> [TRY IT]: Retype the listing below exactly, pictures removed.

> [COLLECTED DATA]:
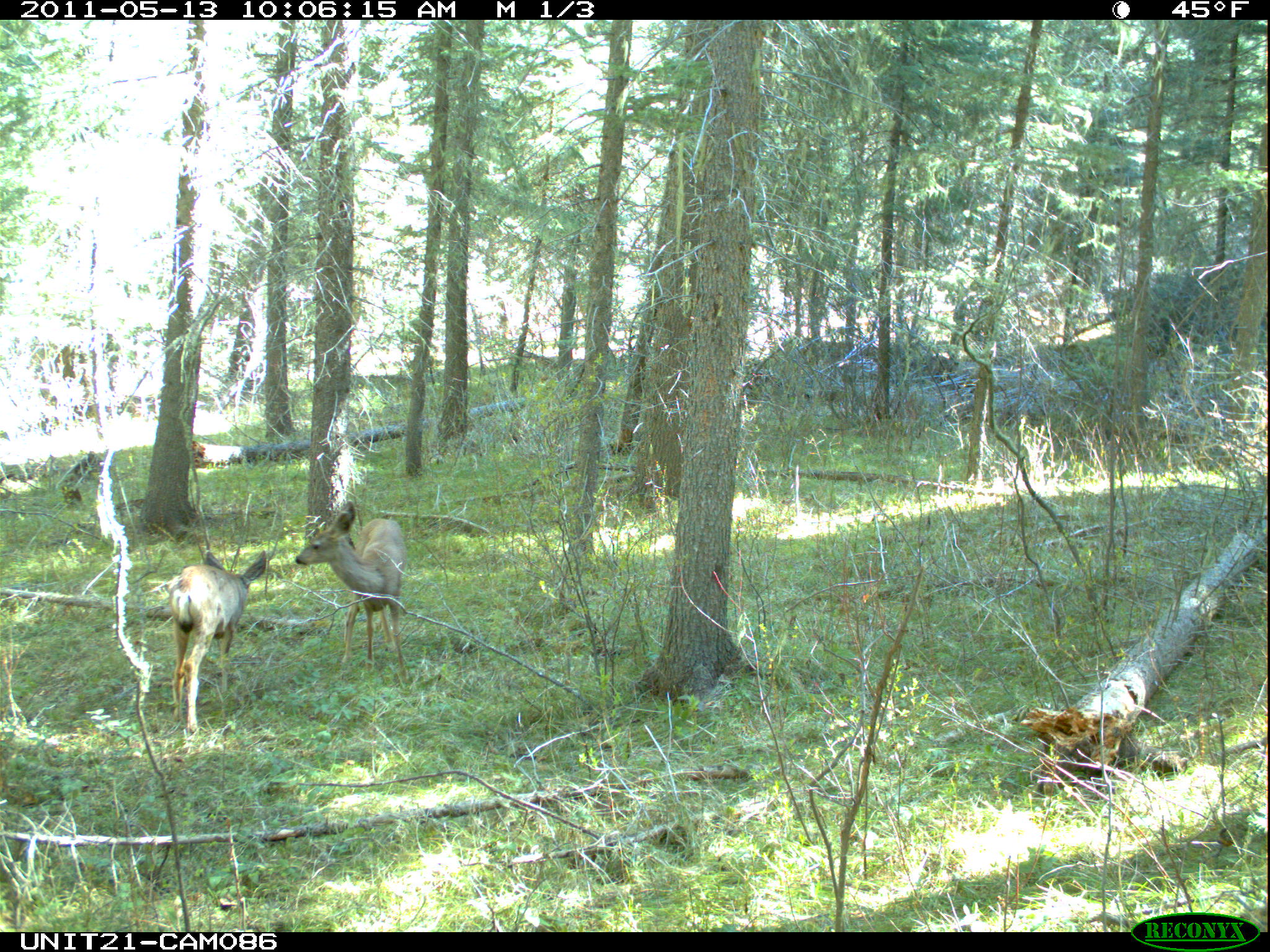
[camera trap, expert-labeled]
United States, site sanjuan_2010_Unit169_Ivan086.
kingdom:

> [REPLY TO THE EXERCISE]:
[camera trap, expert-labeled]
United States, site sanjuan_2010_Unit169_Ivan086.
kingdom:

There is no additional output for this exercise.